TASKS AND EXERCISES
1. Copy the part of the EDACS study text that opens with "NHS Health Research" and closes with "Project ID: 197498.", replacing "Research Ethics Committee" with "ethics committee".
2. In the EDACS study text, what year do the electronic case records of children with CP date from?

QUOTED PASSAGE
+---+
The use of EDACS in clinical and research contexts will be supported by evidence concerning the stability of eating and drinking function measured by EDACS throughout childhood. The purpose of this study was to: 1) to measure the inter-observer reliability of EDACS applied retrospectively using case notes, 2) to assess the stability over time of a child’s EDACS level, and 3) to compare EDACS levels with other areas of function measured by other FCSs.

2. Method

This study was carried out as a retrospective case note review, following a similar study design employed in retrospective examination of GMFCS levels from case notes by Wood and Rosenbaum [24]. The study took place at a centre providing specialist healthcare and education to children and young people with complex neuro-disability, in the UK. The multi-professional nutrition team manages the nutritional and hydrational intake of children with complex neuro-disability; team members include dietitian, neuro-developmental paediatrician, speech and language therapist and specialist children’s nurse. Recommendations for safe and efficient mealtime support are provided for parents and care staff within a prescribed format in order to optimise nutrition and mealtime experiences. Electronic case records are available which detail the overall function and eating and drinking ability of children with CP dating from 2001.

NHS Health Research Authority approval was conferred by the London – Camden and Kings Cross Research Ethics Committee with REC reference: 16/LO/ 0344 IRAS Project ID: 197498.
+---+
(Stored data)
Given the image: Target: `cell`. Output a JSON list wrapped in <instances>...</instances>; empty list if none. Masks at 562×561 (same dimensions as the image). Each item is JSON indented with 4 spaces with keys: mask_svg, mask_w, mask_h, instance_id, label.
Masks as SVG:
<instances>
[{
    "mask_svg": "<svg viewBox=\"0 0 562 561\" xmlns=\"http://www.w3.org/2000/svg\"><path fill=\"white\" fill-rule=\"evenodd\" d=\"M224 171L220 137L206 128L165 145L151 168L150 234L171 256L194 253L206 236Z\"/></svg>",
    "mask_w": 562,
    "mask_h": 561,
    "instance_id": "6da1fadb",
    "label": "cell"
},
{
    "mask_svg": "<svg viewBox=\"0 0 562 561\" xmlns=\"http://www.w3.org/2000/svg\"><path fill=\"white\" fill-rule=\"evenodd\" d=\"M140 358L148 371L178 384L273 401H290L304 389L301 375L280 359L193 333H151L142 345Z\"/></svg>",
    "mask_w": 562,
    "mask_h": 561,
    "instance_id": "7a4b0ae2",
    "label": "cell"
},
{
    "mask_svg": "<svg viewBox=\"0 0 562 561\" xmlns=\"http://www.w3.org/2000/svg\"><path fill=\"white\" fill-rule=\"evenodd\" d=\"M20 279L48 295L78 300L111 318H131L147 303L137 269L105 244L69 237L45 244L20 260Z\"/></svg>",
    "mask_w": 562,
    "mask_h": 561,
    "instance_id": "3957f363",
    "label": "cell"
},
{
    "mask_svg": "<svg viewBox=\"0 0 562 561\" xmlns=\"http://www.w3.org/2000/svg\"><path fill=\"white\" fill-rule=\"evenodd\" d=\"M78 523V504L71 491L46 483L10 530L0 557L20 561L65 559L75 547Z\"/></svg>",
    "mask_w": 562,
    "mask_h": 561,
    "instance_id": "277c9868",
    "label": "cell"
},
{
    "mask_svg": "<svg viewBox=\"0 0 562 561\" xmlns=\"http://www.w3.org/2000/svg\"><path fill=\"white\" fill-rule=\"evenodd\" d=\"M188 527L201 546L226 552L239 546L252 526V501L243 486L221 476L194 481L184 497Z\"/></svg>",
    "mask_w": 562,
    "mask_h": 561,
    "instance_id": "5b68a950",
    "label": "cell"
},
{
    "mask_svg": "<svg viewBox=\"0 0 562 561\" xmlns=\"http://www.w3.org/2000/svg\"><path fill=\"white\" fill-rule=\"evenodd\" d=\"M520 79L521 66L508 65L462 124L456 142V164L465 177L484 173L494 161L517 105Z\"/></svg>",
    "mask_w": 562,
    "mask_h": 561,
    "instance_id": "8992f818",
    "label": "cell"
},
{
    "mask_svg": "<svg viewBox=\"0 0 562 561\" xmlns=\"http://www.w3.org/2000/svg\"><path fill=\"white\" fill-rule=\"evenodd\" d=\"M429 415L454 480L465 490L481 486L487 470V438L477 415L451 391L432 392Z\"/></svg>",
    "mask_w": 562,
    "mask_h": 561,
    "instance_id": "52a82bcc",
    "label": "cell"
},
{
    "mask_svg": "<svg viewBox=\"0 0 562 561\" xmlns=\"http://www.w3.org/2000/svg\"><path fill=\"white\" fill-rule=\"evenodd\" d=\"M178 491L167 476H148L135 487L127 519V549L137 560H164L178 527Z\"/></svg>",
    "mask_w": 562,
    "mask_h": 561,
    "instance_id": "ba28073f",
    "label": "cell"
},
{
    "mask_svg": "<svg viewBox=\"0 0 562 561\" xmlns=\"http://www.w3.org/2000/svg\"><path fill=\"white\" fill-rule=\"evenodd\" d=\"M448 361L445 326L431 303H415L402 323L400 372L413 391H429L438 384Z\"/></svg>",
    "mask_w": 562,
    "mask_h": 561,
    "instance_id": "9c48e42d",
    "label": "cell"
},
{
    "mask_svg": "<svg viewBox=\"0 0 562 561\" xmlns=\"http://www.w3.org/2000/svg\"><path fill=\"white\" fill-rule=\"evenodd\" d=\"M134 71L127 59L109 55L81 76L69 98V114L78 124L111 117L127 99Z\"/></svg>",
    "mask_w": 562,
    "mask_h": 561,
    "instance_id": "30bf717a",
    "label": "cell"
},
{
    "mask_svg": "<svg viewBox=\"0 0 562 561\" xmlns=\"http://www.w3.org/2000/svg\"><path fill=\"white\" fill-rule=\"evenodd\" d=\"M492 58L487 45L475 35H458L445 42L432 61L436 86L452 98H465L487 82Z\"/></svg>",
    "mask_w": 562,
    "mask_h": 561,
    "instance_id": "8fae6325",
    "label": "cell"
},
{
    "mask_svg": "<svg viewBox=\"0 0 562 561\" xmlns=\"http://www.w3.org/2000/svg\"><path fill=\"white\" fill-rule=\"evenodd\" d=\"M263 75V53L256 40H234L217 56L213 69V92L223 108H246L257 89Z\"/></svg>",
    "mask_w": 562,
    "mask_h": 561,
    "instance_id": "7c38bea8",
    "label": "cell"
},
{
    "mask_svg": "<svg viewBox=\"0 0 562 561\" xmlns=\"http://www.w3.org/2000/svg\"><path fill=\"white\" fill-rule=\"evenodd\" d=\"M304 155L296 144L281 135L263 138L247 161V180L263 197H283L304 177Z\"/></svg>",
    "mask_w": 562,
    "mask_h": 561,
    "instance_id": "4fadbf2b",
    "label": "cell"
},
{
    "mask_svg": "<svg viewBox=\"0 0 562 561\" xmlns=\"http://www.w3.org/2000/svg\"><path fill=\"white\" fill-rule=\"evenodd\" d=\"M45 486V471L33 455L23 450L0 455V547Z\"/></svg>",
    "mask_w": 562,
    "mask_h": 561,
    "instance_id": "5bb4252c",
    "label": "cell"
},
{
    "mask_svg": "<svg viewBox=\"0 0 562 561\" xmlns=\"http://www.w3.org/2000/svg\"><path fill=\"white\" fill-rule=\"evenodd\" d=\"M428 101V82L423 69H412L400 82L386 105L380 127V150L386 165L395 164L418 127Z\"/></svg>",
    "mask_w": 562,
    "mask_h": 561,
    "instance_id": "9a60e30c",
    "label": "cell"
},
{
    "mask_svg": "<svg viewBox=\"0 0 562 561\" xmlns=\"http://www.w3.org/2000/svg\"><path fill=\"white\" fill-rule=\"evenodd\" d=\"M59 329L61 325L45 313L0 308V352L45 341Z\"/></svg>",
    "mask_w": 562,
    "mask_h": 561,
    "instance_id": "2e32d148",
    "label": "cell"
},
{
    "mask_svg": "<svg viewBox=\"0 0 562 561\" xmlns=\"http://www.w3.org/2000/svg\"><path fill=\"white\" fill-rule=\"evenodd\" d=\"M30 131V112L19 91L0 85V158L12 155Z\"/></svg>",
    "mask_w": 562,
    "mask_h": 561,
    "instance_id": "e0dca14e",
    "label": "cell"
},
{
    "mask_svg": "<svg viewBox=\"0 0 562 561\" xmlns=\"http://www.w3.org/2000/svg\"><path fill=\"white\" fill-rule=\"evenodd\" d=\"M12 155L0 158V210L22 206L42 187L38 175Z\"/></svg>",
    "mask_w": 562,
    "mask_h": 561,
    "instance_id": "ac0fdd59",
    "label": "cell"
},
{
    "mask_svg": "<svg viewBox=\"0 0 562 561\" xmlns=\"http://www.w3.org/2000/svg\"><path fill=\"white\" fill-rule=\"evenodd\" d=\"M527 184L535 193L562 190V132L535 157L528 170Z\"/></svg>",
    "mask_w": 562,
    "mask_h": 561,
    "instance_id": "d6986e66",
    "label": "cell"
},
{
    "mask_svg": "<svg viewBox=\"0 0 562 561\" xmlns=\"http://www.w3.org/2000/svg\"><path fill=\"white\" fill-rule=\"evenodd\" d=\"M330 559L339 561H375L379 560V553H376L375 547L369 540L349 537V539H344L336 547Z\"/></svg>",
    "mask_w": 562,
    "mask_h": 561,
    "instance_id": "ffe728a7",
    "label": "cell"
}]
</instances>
+---+
TASK SOLUTIONS
1.
NHS Health Research Authority approval was conferred by the London – Camden and Kings Cross ethics committee with REC reference: 16/LO/ 0344 IRAS Project ID: 197498.

2. 2001